#### [Written request]
Display every line below that contains the string "does". Case counts, so a match must have the same capitalization.

#### [Extracted data]
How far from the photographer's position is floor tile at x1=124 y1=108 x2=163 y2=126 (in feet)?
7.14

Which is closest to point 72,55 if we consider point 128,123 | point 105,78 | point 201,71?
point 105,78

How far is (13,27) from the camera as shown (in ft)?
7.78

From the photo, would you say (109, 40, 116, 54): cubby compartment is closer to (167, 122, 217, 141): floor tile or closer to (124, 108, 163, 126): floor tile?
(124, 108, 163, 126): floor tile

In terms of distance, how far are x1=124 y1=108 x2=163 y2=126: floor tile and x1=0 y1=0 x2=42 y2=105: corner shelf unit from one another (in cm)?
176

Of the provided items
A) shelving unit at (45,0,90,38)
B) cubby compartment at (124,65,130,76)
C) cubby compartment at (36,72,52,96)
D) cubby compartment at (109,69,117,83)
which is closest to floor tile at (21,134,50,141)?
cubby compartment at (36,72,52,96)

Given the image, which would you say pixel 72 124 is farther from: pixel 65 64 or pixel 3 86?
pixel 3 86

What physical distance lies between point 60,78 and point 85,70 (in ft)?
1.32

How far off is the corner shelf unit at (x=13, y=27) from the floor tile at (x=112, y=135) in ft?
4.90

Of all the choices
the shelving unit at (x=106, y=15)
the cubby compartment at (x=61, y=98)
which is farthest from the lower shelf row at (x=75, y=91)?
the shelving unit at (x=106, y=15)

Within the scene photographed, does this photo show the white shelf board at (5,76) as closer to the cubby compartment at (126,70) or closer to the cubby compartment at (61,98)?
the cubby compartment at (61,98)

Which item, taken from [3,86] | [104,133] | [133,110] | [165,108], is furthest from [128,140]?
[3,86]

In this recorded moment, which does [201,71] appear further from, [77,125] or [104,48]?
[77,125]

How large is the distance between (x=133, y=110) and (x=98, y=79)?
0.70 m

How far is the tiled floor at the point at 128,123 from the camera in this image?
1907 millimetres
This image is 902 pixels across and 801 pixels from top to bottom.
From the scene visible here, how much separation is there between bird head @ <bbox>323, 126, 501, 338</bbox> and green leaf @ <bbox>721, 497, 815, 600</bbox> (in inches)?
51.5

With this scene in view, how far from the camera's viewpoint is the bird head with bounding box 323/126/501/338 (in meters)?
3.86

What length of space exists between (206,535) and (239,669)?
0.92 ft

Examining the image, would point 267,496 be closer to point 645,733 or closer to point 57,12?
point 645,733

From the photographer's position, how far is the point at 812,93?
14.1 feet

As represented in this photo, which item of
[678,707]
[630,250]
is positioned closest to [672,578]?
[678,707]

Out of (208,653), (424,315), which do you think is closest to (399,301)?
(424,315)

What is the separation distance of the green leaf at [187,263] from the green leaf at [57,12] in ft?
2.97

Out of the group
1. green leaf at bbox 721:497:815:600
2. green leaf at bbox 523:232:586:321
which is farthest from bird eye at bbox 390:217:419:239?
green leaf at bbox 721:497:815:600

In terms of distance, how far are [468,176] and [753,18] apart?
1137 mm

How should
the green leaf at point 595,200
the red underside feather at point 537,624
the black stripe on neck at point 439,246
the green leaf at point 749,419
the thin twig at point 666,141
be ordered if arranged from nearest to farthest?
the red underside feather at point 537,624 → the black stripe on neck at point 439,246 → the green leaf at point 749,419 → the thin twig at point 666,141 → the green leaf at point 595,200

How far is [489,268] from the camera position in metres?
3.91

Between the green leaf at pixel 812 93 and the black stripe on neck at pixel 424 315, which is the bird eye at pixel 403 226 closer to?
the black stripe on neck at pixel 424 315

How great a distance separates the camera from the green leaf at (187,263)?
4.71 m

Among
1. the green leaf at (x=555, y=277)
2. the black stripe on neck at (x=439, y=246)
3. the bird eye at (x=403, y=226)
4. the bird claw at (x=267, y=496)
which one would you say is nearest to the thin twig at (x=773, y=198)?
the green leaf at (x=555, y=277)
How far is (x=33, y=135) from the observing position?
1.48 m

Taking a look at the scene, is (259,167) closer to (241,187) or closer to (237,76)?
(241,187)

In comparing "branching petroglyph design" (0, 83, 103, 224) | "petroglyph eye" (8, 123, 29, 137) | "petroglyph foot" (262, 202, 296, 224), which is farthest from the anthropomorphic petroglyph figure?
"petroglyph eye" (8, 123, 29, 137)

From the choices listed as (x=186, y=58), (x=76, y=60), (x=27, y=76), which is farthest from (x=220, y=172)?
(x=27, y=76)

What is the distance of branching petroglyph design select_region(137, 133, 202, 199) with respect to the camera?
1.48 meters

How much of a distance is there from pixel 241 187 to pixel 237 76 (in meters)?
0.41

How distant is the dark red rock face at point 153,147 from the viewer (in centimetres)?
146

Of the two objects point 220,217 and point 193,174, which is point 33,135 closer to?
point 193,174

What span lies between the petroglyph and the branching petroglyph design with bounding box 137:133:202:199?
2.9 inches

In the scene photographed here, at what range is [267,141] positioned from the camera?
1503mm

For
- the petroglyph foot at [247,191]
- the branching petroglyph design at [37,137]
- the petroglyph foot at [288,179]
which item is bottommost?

#### [Solution below]
Within the scene photographed, does this photo show the white shelf board at (5,76) as closer to the cubby compartment at (126,70) or closer to the cubby compartment at (61,98)?
In this recorded moment, which does [201,71] appear further from, [77,125] or [104,48]?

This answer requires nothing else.